An excellent way to get your ’seeing eye’ in is to look at Flickr and see what grabs you. You might find that you respond to a certain style or subject . . . Then you can go and try to re-create it. You’ve probably been to many many art galleries, so you have absorbed the conventions of images anyway, but now you have to unpick them and name what you are seeing. How has the artist used light and shade or colour to direct your attention?
However if you want to learn more techniques for example (simplified):
1. Large aperture = low number e.g. f2.8 = shallow depth of field = only the subject is in focus, the background is probably out of focus = good for portraits
2. Small aperture = high number e.g. f22 = large depth of field = most or all is in focus = good for landscapes
3. Slow shutter speed* = e.g.1/15 = things (cars, waterfalls) will blur
4. Fast shutter speed* = e.g.1/250 = moving objects will be frozen
* (i.e. gap between the curtains for you pedants out there)

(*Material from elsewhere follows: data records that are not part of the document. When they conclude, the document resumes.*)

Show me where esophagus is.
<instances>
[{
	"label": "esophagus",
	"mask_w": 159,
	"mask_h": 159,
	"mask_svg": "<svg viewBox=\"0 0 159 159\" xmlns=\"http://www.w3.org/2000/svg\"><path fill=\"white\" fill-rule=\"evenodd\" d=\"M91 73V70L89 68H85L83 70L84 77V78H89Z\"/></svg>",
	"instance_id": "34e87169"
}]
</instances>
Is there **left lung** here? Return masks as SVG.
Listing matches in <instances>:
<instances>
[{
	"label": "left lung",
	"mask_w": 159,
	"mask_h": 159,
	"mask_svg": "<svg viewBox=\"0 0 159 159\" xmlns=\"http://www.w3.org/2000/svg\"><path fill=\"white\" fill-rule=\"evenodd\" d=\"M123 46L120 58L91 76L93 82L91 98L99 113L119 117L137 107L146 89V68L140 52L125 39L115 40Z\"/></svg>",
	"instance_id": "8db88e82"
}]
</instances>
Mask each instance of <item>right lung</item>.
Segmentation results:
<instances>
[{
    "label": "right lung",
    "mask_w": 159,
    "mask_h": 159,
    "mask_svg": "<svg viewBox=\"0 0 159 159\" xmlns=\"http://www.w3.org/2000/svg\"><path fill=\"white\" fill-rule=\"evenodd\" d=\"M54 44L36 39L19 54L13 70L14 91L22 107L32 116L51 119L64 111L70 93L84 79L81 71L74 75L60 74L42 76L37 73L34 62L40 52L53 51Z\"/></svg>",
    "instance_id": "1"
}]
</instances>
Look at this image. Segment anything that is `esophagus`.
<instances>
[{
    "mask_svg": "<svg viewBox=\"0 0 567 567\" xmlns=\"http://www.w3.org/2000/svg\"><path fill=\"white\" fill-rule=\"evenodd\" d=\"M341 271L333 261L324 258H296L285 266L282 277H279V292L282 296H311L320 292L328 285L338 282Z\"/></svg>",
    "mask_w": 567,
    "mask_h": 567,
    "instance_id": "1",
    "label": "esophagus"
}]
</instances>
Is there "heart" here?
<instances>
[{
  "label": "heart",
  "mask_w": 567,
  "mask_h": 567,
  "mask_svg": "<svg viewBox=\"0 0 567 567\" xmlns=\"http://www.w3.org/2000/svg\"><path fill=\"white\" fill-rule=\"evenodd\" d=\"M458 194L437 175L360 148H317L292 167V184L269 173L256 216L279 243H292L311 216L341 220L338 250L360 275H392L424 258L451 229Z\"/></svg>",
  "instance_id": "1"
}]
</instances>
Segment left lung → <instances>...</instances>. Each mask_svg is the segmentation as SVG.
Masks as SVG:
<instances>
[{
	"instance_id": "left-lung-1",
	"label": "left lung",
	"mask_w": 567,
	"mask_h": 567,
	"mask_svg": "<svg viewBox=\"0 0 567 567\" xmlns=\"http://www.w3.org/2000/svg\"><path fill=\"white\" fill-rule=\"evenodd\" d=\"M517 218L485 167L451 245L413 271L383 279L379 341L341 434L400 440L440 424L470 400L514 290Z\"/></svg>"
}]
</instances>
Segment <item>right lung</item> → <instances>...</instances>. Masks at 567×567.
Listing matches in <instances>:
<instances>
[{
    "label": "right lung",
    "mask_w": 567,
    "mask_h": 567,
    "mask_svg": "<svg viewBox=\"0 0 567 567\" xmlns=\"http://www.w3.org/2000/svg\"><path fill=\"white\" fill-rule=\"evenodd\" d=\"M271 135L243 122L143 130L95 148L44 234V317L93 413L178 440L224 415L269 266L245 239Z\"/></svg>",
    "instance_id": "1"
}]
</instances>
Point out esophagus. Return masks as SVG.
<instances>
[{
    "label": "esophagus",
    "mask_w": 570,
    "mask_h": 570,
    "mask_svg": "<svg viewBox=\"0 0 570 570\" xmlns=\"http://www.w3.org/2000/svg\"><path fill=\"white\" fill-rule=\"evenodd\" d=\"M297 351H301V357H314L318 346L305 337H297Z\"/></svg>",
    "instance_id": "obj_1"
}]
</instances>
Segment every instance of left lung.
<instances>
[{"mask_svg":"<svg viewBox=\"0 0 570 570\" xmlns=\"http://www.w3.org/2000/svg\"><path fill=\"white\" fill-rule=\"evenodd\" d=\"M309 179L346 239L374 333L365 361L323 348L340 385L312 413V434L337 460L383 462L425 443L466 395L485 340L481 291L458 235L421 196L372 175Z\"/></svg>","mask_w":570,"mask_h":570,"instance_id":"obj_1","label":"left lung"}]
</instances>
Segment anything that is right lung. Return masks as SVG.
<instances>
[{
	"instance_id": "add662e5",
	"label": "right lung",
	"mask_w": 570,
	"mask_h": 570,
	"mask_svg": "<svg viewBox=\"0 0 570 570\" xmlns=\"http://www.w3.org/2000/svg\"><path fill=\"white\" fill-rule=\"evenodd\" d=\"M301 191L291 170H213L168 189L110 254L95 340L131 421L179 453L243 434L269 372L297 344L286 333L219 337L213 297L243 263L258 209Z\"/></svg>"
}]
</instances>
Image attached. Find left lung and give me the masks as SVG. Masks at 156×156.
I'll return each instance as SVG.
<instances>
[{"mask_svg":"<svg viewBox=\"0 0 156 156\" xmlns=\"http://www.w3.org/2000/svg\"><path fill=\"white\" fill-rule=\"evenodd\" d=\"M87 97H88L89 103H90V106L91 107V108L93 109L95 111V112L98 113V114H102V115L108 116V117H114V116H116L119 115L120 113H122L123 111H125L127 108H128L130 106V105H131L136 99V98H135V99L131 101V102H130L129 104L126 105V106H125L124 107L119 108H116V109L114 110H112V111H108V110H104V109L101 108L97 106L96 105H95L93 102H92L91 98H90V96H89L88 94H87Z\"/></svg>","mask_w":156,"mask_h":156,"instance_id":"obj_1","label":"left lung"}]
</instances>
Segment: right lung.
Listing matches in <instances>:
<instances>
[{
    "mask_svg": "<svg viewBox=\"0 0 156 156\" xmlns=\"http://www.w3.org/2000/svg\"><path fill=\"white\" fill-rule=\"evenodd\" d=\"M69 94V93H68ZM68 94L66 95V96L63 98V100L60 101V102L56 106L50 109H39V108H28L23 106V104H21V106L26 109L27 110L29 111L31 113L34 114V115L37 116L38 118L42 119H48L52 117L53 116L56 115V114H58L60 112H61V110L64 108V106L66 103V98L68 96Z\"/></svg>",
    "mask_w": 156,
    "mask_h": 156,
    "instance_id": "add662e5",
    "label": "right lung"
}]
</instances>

Then you can have fun putting the effects together.
If you are already using rear curtain sync then you are humming.
Then you had better be very very careful for you are on the way to being hooked.
What camera shall I get is usually the burning question, but they all work. Some choose by weight or colour, or you can choose by what it can do. There are many websites and forums out there to help. Some are commercially driven, some are deeply unhelpful and are full of people flaming each other, but two useful websites to start with are: http://www.dpreview.com/ and http://www.luminous-landscape.com/
Then you can go out and see what you find. There are increasing restrictions today however on street photography. Photographers are sometimes stopped by police in the UK, and in France people have copyright in their own image should you wish to publish anything. If you are serious about publishing or selling your photos then keep an eye on the “Orphan Works Act of 2008″ (H5889 and S2913) in the US. Corporate land owners can create problems too: don’t try photographing using a tripod around Canary Wharf unless you can run fast.
Happy photographing! I will be blogging again next year on Nanny Brown again.